Este 1 de diciembre, de manera paralela a la celebración del cumpleaños 66 del Tratado, se lanza oficialmente la Alianza Antártica (www.antarcticrights.org). Un grupo multinacional de activistas, académicos, representantes de agrupaciones indígenas y personas y organizaciones interesadas en el futuro de la Antártica, la Alianza Antártica se formó hace tres años con el objetivo de lograr que se reconozca a la Antártica como sujeto de derecho a nivel internacional. En línea con un movimiento global que demanda derechos para la naturaleza, la Alianza, en su Declaración Antártica, propone que la Antártica sea representada políticamente en foros donde se toman decisiones que la afectan.
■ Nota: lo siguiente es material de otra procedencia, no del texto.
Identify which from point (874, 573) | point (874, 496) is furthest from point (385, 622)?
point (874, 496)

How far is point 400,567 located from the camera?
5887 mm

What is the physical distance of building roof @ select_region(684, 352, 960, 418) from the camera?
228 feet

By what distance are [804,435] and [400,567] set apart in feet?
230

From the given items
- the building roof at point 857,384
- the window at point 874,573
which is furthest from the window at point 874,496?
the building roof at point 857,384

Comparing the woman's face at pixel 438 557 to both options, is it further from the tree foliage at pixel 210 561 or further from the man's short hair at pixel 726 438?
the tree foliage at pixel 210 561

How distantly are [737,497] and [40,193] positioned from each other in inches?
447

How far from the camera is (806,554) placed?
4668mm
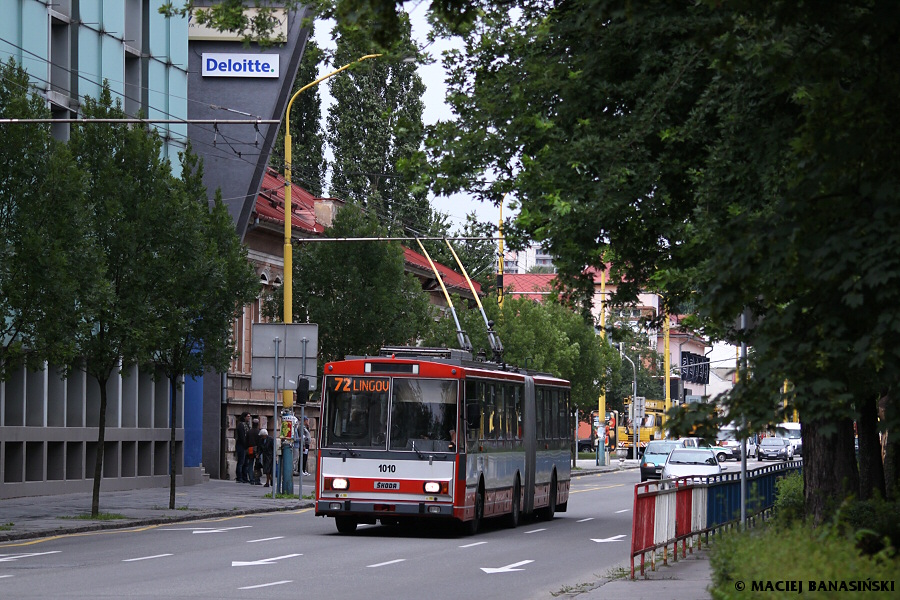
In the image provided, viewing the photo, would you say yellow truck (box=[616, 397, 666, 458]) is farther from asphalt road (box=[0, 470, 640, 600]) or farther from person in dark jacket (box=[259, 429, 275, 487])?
asphalt road (box=[0, 470, 640, 600])

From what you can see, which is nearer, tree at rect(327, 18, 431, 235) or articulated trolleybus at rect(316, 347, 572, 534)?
articulated trolleybus at rect(316, 347, 572, 534)

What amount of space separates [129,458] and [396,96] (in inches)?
1486

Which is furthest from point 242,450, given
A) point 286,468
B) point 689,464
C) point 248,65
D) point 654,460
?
point 654,460

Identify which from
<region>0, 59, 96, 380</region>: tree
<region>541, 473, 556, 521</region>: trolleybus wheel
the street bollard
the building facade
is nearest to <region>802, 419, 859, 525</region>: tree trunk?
<region>0, 59, 96, 380</region>: tree

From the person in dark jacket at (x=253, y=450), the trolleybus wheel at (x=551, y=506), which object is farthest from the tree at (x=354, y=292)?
the trolleybus wheel at (x=551, y=506)

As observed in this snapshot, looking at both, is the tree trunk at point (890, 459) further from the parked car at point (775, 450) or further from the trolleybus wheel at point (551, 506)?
the parked car at point (775, 450)

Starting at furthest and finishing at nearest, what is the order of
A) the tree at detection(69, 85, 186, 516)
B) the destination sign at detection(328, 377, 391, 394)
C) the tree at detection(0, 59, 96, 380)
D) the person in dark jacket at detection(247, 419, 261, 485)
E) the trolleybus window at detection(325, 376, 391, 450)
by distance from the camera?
the person in dark jacket at detection(247, 419, 261, 485) < the tree at detection(69, 85, 186, 516) < the destination sign at detection(328, 377, 391, 394) < the trolleybus window at detection(325, 376, 391, 450) < the tree at detection(0, 59, 96, 380)

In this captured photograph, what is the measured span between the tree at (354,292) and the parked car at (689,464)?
8.57 metres

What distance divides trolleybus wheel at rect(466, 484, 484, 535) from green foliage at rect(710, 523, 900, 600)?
1460 cm

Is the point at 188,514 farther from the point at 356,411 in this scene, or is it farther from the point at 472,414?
the point at 472,414

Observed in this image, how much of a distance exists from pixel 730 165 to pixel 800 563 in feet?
23.5

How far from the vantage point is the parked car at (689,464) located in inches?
1636

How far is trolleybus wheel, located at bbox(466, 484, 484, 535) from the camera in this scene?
2530cm

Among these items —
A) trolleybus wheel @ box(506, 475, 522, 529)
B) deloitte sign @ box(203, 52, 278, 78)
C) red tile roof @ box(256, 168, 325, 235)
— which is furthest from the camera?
red tile roof @ box(256, 168, 325, 235)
Un ejemplo obvio es la Convención Marco de las Naciones Unidas sobre el Cambio Climático: aunque la Antártica es el lugar más afectado del mundo por el calentamiento global, no tiene voz ni voto en la conferencia de las partes. Los Estados del tratado, en tanto, tienen sus intereses representados en la Antártica, pero esto no es lo mismo (e incluso puede ser lo contrario) que representar a la Antártica como parte de sus intereses. Además, aunque el Protocolo Ambiental tiene como objeto la protección de la Antártica y de sus ecosistemas “dependientes y asociados”, las acciones que regula son solo aquellas que ocurren al sur de los 60 grados sur. Esto resulta en lo que Oran Young llama “un problema de adecuación”: la institución tiene un objetivo que no puede cumplir porque su rango de aplicación es insuficiente y/o inadecuado. Para proteger de manera efectiva a la Antártica, lo que más importa es cambiar el paradigma actual de consumo de recursos y energía a nivel global. Lo que más importa para su futuro es, en suma, lo que pasa más allá de ella.
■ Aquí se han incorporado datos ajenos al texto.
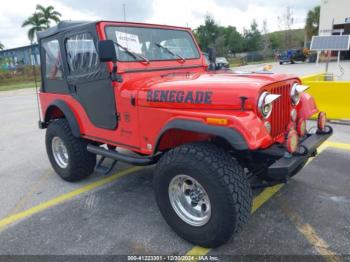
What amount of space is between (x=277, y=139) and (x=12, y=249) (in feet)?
8.85

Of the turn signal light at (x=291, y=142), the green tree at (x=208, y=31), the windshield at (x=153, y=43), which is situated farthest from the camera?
the green tree at (x=208, y=31)

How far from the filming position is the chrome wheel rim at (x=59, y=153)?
4.66 m

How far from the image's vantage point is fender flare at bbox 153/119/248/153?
98.0 inches

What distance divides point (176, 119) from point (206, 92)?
358 mm

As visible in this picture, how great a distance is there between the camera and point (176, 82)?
3.23 metres

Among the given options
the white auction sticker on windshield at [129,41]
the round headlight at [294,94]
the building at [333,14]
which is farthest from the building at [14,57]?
the round headlight at [294,94]

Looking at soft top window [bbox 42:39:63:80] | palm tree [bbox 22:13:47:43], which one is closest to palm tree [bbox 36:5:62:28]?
palm tree [bbox 22:13:47:43]

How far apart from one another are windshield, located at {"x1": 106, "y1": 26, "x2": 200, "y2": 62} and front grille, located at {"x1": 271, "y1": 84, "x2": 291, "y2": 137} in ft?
5.17

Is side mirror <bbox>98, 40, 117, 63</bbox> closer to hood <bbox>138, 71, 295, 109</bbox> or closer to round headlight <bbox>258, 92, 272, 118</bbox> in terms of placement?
hood <bbox>138, 71, 295, 109</bbox>

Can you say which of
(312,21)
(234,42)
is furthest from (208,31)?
(312,21)

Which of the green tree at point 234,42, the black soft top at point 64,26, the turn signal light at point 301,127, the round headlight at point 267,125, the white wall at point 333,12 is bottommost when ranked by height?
the turn signal light at point 301,127

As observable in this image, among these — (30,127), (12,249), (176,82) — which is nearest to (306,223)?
(176,82)

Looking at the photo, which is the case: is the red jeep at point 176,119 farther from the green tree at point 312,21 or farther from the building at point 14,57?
the green tree at point 312,21

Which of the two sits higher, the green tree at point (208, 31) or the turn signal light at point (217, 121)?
the green tree at point (208, 31)
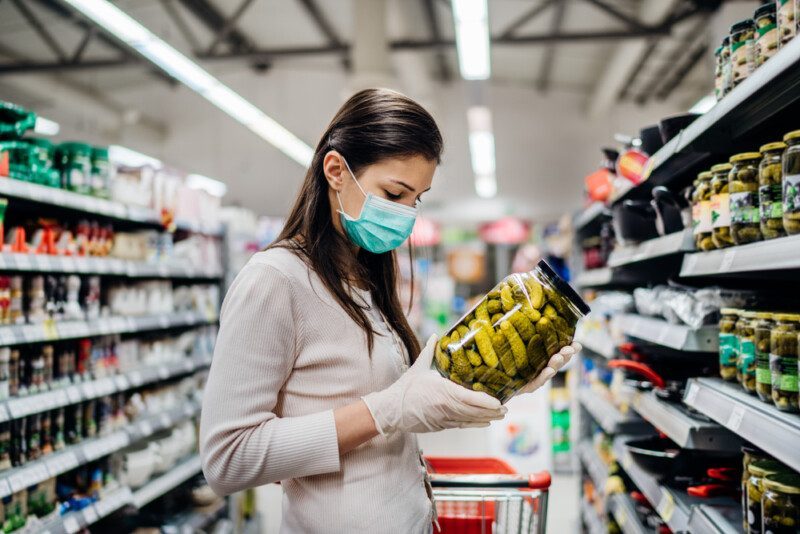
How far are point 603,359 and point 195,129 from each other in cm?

A estas alturas, quien lee se estará preguntando, entre otras legítimas preguntas:
¿No basta con las medidas de protección ya existentes, sobre todo considerando que el Protocolo Ambiental es uno de los documentos de protección de la naturaleza más exigentes del mundo?
¿Qué sentido tiene darle derechos a una entidad natural que no se puede comunicar con nosotros y que no tiene “intereses” a la manera humana?
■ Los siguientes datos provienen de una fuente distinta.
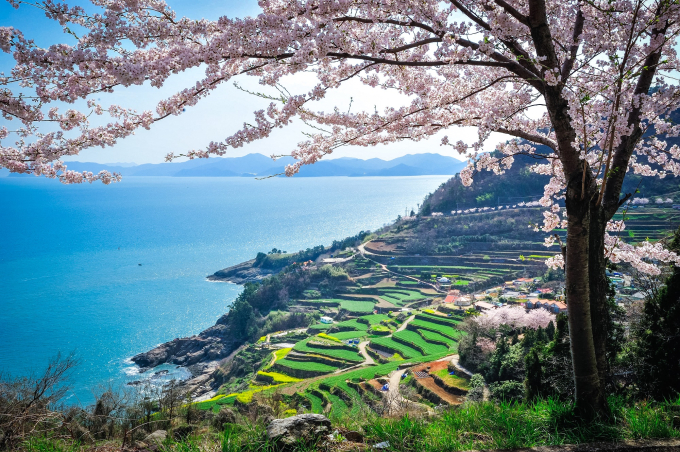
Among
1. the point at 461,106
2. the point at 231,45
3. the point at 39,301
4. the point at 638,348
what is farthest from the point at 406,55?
the point at 39,301

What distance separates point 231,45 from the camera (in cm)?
236

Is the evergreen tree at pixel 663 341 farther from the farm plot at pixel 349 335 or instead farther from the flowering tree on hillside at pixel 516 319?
the farm plot at pixel 349 335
Incluso si los Estados reconocieran la personalidad jurídica de la Antártica, ¿quiénes serían sus voceros, guardianes, representantes? ¿En qué instancias participarían? ¿Quién vigilaría que los guardianes cumplan con su misión? En suma, ¿cómo podría implementarse esta idea?
En el espacio de una columna no puedo dar respuestas acabadas a estas preguntas y, para ser sincera, reconozco que en la Alianza no tenemos todas las respuestas tampoco (sobre todo las referidas a la implementación). El punto de partida, eso sí, es que la respuesta a la primera pregunta es negativa. El Protocolo Ambiental, aunque ambicioso, no ha sido interpretado necesariamente de manera ambiciosa. Pero, más importante aún: aunque el Protocolo reconoce el valor intrínseco de la Antártica, en la práctica es un instrumento legal que fácilmente prioriza los intereses triviales de los seres humanos por sobre los intereses básicos de todo lo demás. Es consistente, en breve, con un marco normativo antropocéntrico estrecho, que mantiene la profunda división entre, por un lado, seres humanos entendidos como “personas poseedoras de dignidad” y, por otro, naturaleza y entes naturales concebidos como “cosas a las que se puede poner precio”. Es este abismo metafísico, que ha permitido la sobreexplotación de seres vivos y de la naturaleza en general, el que debe ser cuestionado como base de la legalidad antártica y, en último término, global.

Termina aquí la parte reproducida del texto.